- [Instruksi Tugas a]
Jawab pertanyaan berikut berdasarkan kutipan tentang haji:
(i) Setiap tahun, minimal berapa orang Indonesia yang berhaji?
(ii) Pihak mana yang telat membagikan kuota?
(iii) Berapa pun kuotanya, apa yang harus dilakukan terhadap peserta haji?

- [Kutipan Pilihan]
────────────────────────────────────────
REPUBLIKA.CO.ID, Oleh: FAHMI AMHAR, Peneliti Utama Badan Informasi Geospasial, Anggota Ikatan Alumni Program Habibie (IABIE)
Setiap tahun, minimal 200 ribu orang Indonesia berhaji. Karenanya, pantas orang bertanya-tanya ketika tahun ini haji dibatalkan. Memang alasannya teknis dan rasional, yakni Pemerintah Arab Saudi telat dengan pembagian kuota sehingga panitia Indonesia menjadi sulit.
Berapa pun kuota yang diberikan, tetap saja visanya harus diurus, penerbangan dan pemondokan harus di-booking, dan pesertanya harus divaksin. Itu tak bisa mendadak. Tidak bisa juga dibatalkan begitu saja jika sudah ada kontrak dan uang muka dibayarkan.
Tulisan ini tak ingin menambah panas polemik, tetapi memanfaatkan waktu "reses" ini untuk melihat ritual haji dari perspektif berbeda. Sekiranya haji dipandang sekadar rutinitas ritual, niscaya jutaan alumnus Tanah Suci hanya menghamburkan devisa negara.
────────────────────────────────────────
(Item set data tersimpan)
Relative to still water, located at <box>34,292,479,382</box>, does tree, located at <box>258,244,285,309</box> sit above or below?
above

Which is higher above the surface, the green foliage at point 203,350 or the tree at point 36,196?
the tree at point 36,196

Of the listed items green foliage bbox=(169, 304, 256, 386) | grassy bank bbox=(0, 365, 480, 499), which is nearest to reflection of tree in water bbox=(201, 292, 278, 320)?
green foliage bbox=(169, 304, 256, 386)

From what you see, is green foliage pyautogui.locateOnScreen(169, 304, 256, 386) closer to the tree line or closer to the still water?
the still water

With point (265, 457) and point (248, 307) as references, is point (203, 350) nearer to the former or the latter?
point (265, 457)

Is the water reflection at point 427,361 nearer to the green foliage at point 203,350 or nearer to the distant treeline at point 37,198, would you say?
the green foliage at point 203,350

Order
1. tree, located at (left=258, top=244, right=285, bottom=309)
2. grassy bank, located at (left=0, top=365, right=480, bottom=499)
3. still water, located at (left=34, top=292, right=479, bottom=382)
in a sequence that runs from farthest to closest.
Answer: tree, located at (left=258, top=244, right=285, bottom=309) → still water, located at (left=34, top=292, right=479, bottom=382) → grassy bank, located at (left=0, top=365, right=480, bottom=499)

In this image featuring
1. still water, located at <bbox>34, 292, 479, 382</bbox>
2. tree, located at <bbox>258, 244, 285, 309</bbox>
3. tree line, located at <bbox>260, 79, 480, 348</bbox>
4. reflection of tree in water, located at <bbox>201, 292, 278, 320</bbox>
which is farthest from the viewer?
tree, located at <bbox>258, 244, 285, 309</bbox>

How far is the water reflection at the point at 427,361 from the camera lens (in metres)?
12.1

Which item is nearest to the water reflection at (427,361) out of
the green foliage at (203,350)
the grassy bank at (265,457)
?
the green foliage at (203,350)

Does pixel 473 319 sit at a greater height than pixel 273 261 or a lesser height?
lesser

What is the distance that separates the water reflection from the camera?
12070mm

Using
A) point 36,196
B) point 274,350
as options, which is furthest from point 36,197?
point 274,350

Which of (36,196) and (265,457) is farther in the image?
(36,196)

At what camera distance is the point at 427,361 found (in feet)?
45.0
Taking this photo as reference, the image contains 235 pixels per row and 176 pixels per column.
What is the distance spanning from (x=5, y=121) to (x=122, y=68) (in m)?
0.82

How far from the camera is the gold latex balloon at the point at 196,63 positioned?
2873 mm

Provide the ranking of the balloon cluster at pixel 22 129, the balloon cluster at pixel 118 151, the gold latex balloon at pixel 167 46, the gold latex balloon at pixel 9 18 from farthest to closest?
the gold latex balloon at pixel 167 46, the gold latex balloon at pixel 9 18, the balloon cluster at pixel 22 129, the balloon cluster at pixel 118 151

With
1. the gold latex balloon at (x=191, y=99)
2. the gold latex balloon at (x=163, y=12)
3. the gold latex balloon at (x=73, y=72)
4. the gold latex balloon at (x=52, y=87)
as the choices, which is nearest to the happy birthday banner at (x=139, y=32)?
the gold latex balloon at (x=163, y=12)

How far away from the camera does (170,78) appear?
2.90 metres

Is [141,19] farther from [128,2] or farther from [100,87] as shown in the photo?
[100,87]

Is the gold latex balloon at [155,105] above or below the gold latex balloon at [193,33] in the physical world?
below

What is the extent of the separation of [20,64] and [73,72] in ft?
────────────────────────────────────────
- [Instruksi Tugas b]
Tulis ulang persis baris-baris daftar data, mulai dari baris yang memuat "Which of (36,196)" sampai akhir daftar data, termasuk kedua ujungnya.

- [Hasil Jawaban a]
(i) Minimal 200 ribu orang.
(ii) Pemerintah Arab Saudi.
(iii) Peserta harus divaksin.

- [Hasil Jawaban b]
Which of (36,196) and (265,457) is farther in the image?
(36,196)

At what camera distance is the point at 427,361 found (in feet)?
45.0
Taking this photo as reference, the image contains 235 pixels per row and 176 pixels per column.
What is the distance spanning from (x=5, y=121) to (x=122, y=68) (in m)?
0.82

How far from the camera is the gold latex balloon at the point at 196,63 positioned?
2873 mm

Provide the ranking of the balloon cluster at pixel 22 129, the balloon cluster at pixel 118 151, the gold latex balloon at pixel 167 46, the gold latex balloon at pixel 9 18 from farthest to closest?
the gold latex balloon at pixel 167 46, the gold latex balloon at pixel 9 18, the balloon cluster at pixel 22 129, the balloon cluster at pixel 118 151

With
1. the gold latex balloon at (x=191, y=99)
2. the gold latex balloon at (x=163, y=12)
3. the gold latex balloon at (x=73, y=72)
4. the gold latex balloon at (x=52, y=87)
as the choices, which is nearest to the happy birthday banner at (x=139, y=32)?
the gold latex balloon at (x=163, y=12)

How far away from the camera does (170,78) appear?
2.90 metres

Is [141,19] farther from [128,2] or farther from [100,87] as shown in the photo?
[100,87]

Is the gold latex balloon at [155,105] above or below the gold latex balloon at [193,33] in the physical world?
below

What is the extent of the separation of [20,64] and [73,72] in ft?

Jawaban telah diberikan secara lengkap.